Container volumes on the West Coast of North America are forecast to grow more than 125 percent between 2004 and 2020, he predicted. In the Pacific Northwest, forecast growth rates are 140 percent by 2020.
“At the Port of Vancouver, we project that container volumes will more than triple in the next 15 years,” Houston said.
Houston advocated the expansion of the Canadian port’s container terminal infrastructures. The Vancouver Port Authority’s container development program includes the enhancement of two existing container handling facilities, a study to convert a North Shore breakbulk terminal into a container terminal and the construction of a three-berth container terminal at Roberts Bank.
“Collectively, these projects will require investment from the Vancouver Port Authority and partners of more than C$1.4 billion ($1.1 billion),” Houston said. By 2020, these investments will generate more than 38,000 jobs, he added.
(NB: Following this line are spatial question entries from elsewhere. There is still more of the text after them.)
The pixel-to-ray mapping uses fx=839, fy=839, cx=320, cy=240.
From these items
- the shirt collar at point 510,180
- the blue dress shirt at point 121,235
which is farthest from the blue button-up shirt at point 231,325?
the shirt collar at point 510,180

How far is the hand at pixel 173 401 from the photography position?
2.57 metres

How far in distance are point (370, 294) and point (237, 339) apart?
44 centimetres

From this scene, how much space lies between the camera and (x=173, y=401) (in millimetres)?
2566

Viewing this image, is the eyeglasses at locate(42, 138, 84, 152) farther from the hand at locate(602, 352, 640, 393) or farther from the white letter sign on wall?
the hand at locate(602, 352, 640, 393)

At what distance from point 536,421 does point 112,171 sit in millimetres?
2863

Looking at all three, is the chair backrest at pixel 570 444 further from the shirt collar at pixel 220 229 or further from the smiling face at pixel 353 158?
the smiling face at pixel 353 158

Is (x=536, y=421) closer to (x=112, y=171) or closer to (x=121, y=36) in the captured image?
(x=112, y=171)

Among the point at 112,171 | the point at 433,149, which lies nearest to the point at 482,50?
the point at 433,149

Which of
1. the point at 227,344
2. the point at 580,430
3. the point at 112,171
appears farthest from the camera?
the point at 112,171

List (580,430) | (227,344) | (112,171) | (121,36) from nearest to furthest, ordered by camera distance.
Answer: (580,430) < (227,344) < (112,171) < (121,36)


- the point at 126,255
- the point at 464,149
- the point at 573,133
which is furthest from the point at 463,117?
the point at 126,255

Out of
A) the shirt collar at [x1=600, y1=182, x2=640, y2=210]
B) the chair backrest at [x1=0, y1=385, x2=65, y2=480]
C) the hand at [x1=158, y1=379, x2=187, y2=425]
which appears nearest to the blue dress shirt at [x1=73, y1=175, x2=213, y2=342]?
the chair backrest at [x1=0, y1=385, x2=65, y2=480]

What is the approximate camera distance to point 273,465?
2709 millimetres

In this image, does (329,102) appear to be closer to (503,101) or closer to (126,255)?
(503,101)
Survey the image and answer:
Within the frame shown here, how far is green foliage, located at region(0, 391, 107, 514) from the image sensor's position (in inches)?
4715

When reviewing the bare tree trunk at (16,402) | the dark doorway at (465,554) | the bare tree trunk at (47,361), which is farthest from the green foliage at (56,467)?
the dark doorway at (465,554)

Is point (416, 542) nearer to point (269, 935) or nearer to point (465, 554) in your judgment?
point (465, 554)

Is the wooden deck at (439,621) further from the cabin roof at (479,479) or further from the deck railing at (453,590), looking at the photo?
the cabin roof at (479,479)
In a wide-ranging speech, Houston admitted the Vancouver local community is bearing “an unacceptable traffic problem along Highway 17 toward Highway 99.” Heavy truck traffic and idling cars mean that it is taking too long for people to get to work and to school, that “people’s quality of life is being diminished,” and that businesses are suffering. On an average day, there are 1,800 truck trips either to or from the Deltaport container terminal along Highway 17.
Houston said the Vancouver Port Authority and the port of Vancouver support local demands for an improved road system in the community of Delta, as well as improvements to the rail system. “We’re willing to use our resources to help you achieve those solutions,” Houston said.